# PASSAGE GIVEN:
JL: That, well, I use red and gold. The two colors underneath. And, you know, if I was going to get really deeply symbolic about it, there was a song called "Blow the Man Down" I wrote which goes on about red and gold and blood and armor. You know, blood and money, stuff like that. But I don't know. There's different levels going on with the whole thing that sometimes things... you know. I don't want to be like Picasso and say what things mean, you know. (Picasso voice) "The blue is fascism!" A few years later he says, "The blue is the spirit of Pain!" Forgotten what he said 20 years before. They're whatever you want them to be, really.

PSF: Yeah. The colors look nice together. That's the important thing. (laughs)

JL: See, that was an allusion to the idea of songwritin'. ‘Cause, you know, melody. I thought there were so many – if I write a song that's got a good tune, you know, there's something kind of indescribably, I don't know, just cathartic about that. It's just like, oh wow, this is really great. The tune carries you around.

I wanted to make pictures that were kind of like, you know, eye candy? On one level. And then disturbing on another level. So... the scratching is not about really aging them. You know, people say, "Oh, you're just trying to make your pictures look like they're aged," or something like that. It's different to that. They're very deliberately scratched. And I write about that sometimes on the paintings. It's meant to be kind of unnecessary neglect. And, I don't know, the way things were erased. It's more about cultural Stalinism than it is about trying to make antique furniture, you know.

# GOALS:
1. In the interview, which two colors does JL say he uses underneath?
2. Pull out each line of the rows that contains the string "located", matching case exactly.
The interview above has no connection to the rows.

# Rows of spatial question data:
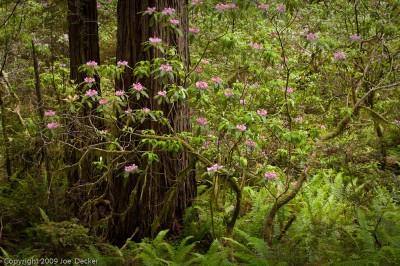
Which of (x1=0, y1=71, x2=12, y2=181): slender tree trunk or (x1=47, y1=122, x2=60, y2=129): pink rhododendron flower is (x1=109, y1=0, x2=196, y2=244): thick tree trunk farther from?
(x1=0, y1=71, x2=12, y2=181): slender tree trunk

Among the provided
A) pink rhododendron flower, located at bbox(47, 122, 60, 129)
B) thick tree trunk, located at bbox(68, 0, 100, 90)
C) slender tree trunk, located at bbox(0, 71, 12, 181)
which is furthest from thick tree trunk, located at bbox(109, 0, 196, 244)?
slender tree trunk, located at bbox(0, 71, 12, 181)

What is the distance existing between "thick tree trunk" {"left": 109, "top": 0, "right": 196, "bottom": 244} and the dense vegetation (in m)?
0.02

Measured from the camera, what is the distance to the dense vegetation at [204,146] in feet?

# WRITTEN ANSWERS:
1. Red and gold.

2.
A) pink rhododendron flower, located at bbox(47, 122, 60, 129)
B) thick tree trunk, located at bbox(68, 0, 100, 90)
C) slender tree trunk, located at bbox(0, 71, 12, 181)
which is furthest from thick tree trunk, located at bbox(109, 0, 196, 244)?
slender tree trunk, located at bbox(0, 71, 12, 181)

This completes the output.